What is gluten anyway?

Gluten is a sticky protein commonly found in grains. Biggest offenders are rye, wheat and barley. It is found in most types of cereals and in many types of bread. Not all foods from the grain family contain gluten. Grains that that do not have gluten include wild rice, corn, buckwheat, millet, amaranth, quinoa, teff, soybeans and sunflower seeds. Gluten is also found in some unexpected ways as well. It is used as stabilizing agent or thickener in products like ice-cream, soy sauce and ketchup.

Gluten is highly elastic and strong, making it the core of bread dough. It is the gluten in dough which allows it to be kneaded and risen. Unfortunately, some people have adverse reactions when they eat gluten, particularly wheat gluten, which is accompanied with other compounds found naturally in wheat.

What is the problem with gluten?

Gluten sensitivity causes extensive damage to the lining of the small intestine which houses up to 70 percent of the body’s immune system.

With gluten sensitivity tissues in the immune system that produce antibodies become damaged. Antibodies are made in the human body in response to invaders. They are extremely important for killing these invaders especially in mucosal tissue such as the sinuses, eyes, mouth, respiratory tract, digestive tract and urinary tract.

And since these areas of the body are actually in direct contact to the outside world, its extremely important these areas stay well protected by our immune system. But if the tissues that produce the antibodies are destroyed, then there are not enough antibodies to help keep the invaders in check.

Following are the symptoms of health complications resulting due to gluten intolerance: Gaining fat or losing weight; malnutrition and deficiency of iron; joint pain; nervousness; inflammation over skin; headache; fatigue; anger and loss of temper; impotency; irregular menstrual cycle; abdominal cramps; slow growth of baby; and dental problems.

While this is counter-intuitive, digestive symptoms are less common symptoms of gluten sensitivity. Digestive symptoms are often accompanied by the familiar triad of excessive fatigue, depression and weight gain.

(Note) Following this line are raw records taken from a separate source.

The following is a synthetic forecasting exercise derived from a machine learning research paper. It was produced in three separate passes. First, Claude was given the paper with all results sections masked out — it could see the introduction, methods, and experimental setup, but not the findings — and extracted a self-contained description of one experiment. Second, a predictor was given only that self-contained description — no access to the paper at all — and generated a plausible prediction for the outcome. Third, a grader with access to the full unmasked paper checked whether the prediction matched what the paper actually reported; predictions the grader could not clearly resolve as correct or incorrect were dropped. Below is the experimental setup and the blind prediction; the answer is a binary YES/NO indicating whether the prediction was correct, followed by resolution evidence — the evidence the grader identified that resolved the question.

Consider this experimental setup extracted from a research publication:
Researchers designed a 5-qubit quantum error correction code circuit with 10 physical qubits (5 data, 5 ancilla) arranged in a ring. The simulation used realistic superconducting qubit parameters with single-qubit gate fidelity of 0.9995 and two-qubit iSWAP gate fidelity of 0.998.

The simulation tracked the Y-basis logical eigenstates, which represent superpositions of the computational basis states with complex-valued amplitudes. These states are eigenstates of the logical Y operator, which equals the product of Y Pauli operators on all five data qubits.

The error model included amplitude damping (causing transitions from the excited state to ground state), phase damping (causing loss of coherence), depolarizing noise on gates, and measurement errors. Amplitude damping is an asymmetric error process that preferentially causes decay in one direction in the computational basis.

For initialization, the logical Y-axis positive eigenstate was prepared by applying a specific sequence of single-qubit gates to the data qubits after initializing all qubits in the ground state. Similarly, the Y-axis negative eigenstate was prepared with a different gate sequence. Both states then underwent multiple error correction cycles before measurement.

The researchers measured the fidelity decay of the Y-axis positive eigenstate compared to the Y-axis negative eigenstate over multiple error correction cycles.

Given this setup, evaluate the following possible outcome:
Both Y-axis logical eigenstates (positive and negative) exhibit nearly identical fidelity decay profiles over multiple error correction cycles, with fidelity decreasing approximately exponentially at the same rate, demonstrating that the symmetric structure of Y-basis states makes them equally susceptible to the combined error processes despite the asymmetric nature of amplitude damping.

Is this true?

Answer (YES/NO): YES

Digestive symptoms that might be seen as the symptoms of gluten sensitivity are abdominal pain, bloating, cramping, weight gain or weight loss, constipation, diarrhea, alternating constipation and diarrhea.

These symptoms, if any are present, are those commonly found in many other gastrointestinal disorders and are, again, rarely attributed to gluten sensitivity. Even when patients have chronic digestive complaints and no cause can be found, rarely is gluten sensitivity ever suspected.

Gluten intolerance, once thought rare, is getting overdue attention. In 2003 just 40,000 Americans had been diagnosed with celiac disease; today, its 110,000  and, if everyone with the disease were diagnosed it would be 3 million, according to Alessio Fasano, medical director of the University of Maryland Center for Celiac Research in Baltimore.

Celiac disease: When symptoms are more serious

More serious gluten intolerance is called celiac disease. That’s when gluten actually triggers the body’s immune system. When people with celiac disease eat foods or use products containing gluten, their immune system responds by damaging the villi in the intestines  tiny, finger-like projections in the small intestine that absorb the nutrients from food. For this reason its considered an autoimmune disease.

Celiac disease is not just a disease of the gut, says Shelley Case, R.D., nutrition consultant and author of Gluten Free Diet: A Comprehensive Resource Guide. Its a multi-system, multi-symptom disease with serious implications.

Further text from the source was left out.